Steven was active with a program called Royal Rangers, which is similar to Boy Scouts only it is ran through churches. Every summer the boys got to go on a 4 day camp out called Pow Wow. Steven was 9 years old and was finally old enough to go on his first one. We really felt comfortable because some of the men going had known Steven since he was born. They left on a Thursday and got back Sunday afternoon. We were so anxious to hear all about Steven’s camp out experience. The van pulled up and all these lively boys and tired looking commanders started piling out. When I saw Steven, I thought what on earth? He had a black ball, between the size of a golf ball and baseball, of something, that had become one with his bangs on his forehead. As I was greeting him and hugging him, I was also feeling this thing, trying to figure out what this black mass was. When I touched it, it wasn’t super hard, but it wasn’t really soft either. I ask Steven “what on earth is that in your hair?” He and several other boys just started laughing. Steven was giggling so hard he couldn’t tell me, so one of the other boys spoke up. He said “on the first night they were there, they were roasting marshmallows and Steven kept putting the stick up close to his eyes to try to see it. The marshmallows kept getting stuck in his hair.” All the boys and commanders were laughing as they all chimed in on this story.

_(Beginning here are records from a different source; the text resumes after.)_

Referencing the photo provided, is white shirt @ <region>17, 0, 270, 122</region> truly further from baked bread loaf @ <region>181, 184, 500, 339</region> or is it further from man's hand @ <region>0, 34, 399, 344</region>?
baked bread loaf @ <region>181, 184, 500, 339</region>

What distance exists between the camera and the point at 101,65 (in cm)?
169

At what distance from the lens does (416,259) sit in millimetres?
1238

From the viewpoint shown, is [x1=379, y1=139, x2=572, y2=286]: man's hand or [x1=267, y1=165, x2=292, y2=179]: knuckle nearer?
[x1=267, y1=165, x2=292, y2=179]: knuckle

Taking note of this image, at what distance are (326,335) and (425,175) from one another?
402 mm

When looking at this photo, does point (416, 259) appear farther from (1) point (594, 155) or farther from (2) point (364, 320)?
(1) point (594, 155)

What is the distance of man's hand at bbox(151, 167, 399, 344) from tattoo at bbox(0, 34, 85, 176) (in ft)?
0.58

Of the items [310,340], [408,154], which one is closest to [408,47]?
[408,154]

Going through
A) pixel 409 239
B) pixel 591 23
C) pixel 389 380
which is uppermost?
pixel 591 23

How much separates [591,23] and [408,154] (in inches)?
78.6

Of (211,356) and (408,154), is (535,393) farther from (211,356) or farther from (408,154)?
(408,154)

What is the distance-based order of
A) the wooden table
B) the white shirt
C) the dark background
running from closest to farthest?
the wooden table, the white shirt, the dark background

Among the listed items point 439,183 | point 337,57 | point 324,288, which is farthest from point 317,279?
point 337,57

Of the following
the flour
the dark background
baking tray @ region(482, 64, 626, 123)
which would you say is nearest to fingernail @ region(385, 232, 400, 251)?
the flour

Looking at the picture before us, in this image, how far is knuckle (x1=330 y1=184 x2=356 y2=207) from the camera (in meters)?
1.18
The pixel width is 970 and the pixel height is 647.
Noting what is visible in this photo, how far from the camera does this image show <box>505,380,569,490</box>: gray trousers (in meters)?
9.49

OK, as a mom, a key part of this story was this was Sunday and they all were saying this happen the first night! I totally saw the humor in this, but I was thinking, oh my, this has been there for going on 4 days, attracting everything from the campsite! Are we going to have to cut it out of his hair? As soon as we got home I leaned him over the sink and ran warm water over it and it came right out, so I should have been thrilled, right? OK, I was, but my next thought was obviously Steven never got a shower while he was there, and no one must have attempted at all to rinse it out of his hair… really?! Oh well, Steven had a great time and couldn’t wait to go on his next camp out.

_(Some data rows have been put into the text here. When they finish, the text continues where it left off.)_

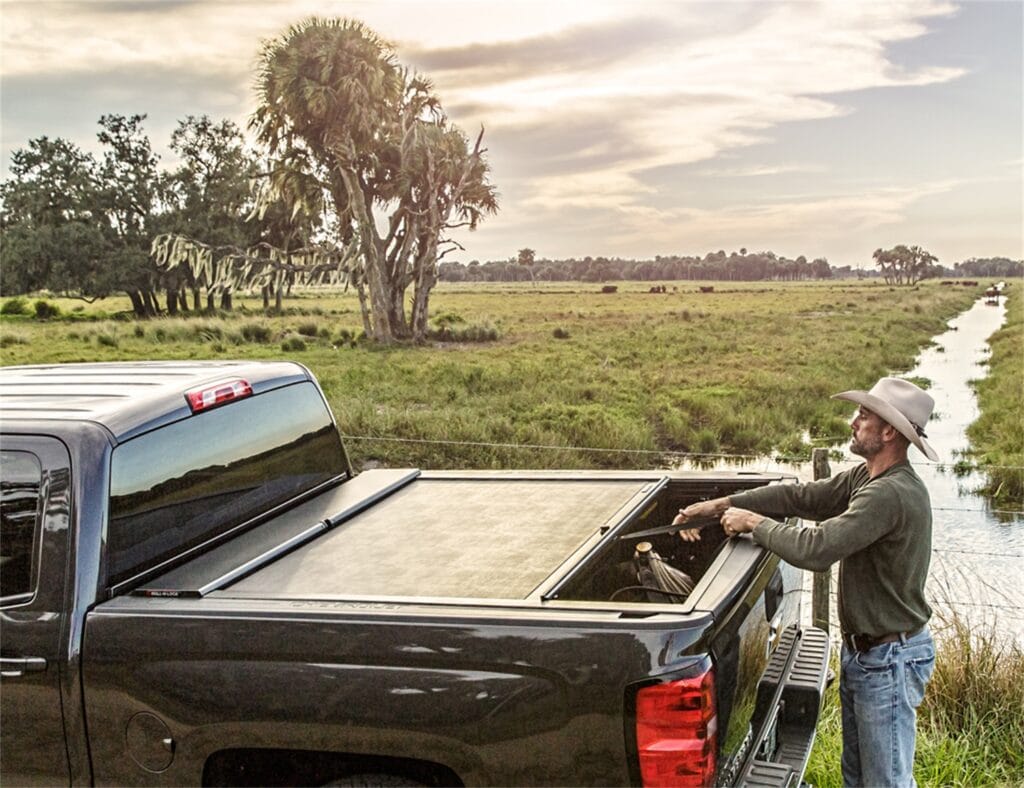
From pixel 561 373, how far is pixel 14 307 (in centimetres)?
3444

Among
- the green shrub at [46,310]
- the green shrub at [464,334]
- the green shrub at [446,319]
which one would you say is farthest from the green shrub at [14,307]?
the green shrub at [464,334]

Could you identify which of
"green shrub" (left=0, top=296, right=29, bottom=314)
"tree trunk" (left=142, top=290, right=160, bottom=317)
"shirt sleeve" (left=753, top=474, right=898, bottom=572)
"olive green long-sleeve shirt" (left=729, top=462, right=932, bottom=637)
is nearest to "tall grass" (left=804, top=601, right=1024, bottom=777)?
"olive green long-sleeve shirt" (left=729, top=462, right=932, bottom=637)

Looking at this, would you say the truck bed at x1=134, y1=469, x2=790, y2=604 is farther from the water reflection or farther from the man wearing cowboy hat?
the water reflection

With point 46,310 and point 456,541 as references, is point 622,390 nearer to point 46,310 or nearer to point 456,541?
point 456,541

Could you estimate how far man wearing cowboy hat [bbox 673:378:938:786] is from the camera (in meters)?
3.49

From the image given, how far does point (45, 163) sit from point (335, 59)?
25.9 metres

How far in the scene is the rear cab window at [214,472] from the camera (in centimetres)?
333

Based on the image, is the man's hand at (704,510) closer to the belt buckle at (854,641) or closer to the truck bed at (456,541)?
the truck bed at (456,541)

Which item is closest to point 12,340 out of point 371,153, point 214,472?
point 371,153

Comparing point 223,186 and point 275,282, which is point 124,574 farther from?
point 223,186

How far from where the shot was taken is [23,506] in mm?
3277

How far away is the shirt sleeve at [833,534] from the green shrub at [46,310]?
1890 inches

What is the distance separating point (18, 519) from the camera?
327cm

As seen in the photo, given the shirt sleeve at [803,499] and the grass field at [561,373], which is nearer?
the shirt sleeve at [803,499]
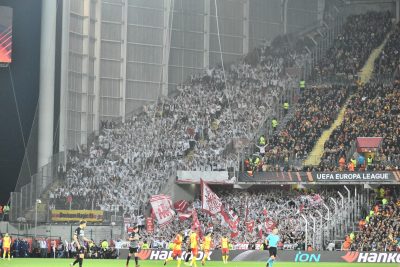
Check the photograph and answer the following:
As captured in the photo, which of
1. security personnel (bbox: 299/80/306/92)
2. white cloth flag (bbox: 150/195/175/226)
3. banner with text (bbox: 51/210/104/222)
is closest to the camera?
white cloth flag (bbox: 150/195/175/226)

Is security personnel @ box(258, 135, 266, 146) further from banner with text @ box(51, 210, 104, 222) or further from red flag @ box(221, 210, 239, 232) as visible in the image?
banner with text @ box(51, 210, 104, 222)

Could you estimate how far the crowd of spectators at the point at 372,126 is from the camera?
2628 inches

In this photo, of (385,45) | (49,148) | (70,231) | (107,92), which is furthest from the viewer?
(385,45)

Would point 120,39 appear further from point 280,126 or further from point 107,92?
point 280,126

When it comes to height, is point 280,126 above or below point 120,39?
below

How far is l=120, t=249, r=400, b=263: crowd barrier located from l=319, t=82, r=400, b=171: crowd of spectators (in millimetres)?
11709

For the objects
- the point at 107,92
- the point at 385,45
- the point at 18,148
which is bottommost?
the point at 18,148

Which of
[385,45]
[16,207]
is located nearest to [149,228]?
[16,207]

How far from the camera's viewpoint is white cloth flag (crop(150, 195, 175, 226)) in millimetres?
64188

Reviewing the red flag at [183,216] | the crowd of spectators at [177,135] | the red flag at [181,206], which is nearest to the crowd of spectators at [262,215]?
the red flag at [183,216]

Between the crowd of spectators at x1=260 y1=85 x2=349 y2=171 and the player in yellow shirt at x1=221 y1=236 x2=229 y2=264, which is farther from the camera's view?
the crowd of spectators at x1=260 y1=85 x2=349 y2=171

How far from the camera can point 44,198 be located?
218 ft

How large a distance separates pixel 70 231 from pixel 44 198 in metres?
3.92

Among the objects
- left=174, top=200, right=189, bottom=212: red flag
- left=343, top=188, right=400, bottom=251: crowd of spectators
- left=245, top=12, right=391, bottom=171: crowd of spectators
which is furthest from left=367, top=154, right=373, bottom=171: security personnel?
left=174, top=200, right=189, bottom=212: red flag
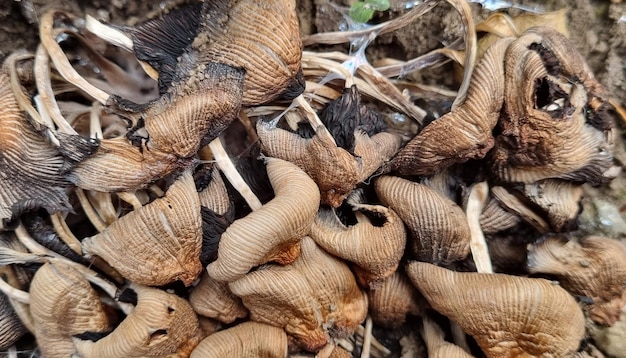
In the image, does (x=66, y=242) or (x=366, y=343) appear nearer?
(x=66, y=242)

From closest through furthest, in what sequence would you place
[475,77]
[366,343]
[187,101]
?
1. [187,101]
2. [475,77]
3. [366,343]

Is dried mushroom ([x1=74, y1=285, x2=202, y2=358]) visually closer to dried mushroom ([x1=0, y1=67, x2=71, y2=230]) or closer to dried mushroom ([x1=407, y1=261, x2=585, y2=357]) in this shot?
dried mushroom ([x1=0, y1=67, x2=71, y2=230])

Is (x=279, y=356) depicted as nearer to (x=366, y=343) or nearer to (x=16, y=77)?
(x=366, y=343)

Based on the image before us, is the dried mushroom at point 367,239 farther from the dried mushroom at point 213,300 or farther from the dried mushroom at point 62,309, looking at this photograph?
the dried mushroom at point 62,309

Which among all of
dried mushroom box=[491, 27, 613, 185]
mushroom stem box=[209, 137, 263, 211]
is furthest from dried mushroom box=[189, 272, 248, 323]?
dried mushroom box=[491, 27, 613, 185]

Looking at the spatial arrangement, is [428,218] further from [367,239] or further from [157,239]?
[157,239]

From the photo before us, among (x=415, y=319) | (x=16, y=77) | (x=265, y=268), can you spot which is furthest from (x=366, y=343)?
(x=16, y=77)
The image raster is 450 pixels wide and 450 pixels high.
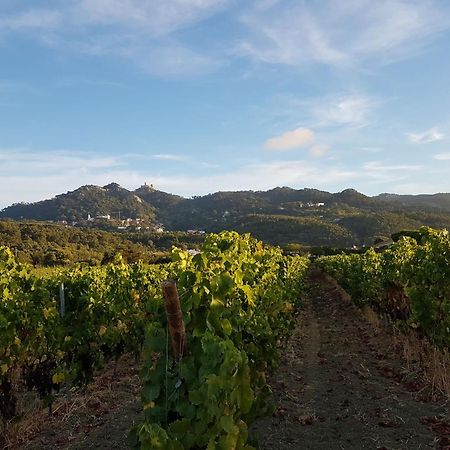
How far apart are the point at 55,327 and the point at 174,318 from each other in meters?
4.68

We were and continue to be so thankful for our church family. The church we were attending at this time was the church Rick and I met at and all 3 of our boys were born during our time there. Rick and I have been blessed with good biological families, so to have both, we feel abundantly blessed! Not that church families or biological families are EVER perfect. That would be setting yourself and family up for disappointment, to have any expectation of that. It’s hard over the years watching biological families and church families break apart because they feel the grass is greener someplace else. Not that there aren’t extreme cases that this is true, but many times you watch these families, move from place to place. Once you find a church home, especially if you are raising kids, stick with your church family if at all possible! In the same way most of us, if we can, we avoid moving our kids from school to school. Kids love the stability. Our family in a 40+ year time frame has been a part of two churches. As a parent with a special needs son, having such close relationships with the adults that worked with our kids in classes and having their kids growing up with our kids has been priceless! If you have never had this, it’s not too late to plug into a church and start building those relationships!
If you have a church family, what has that meant to you and your family?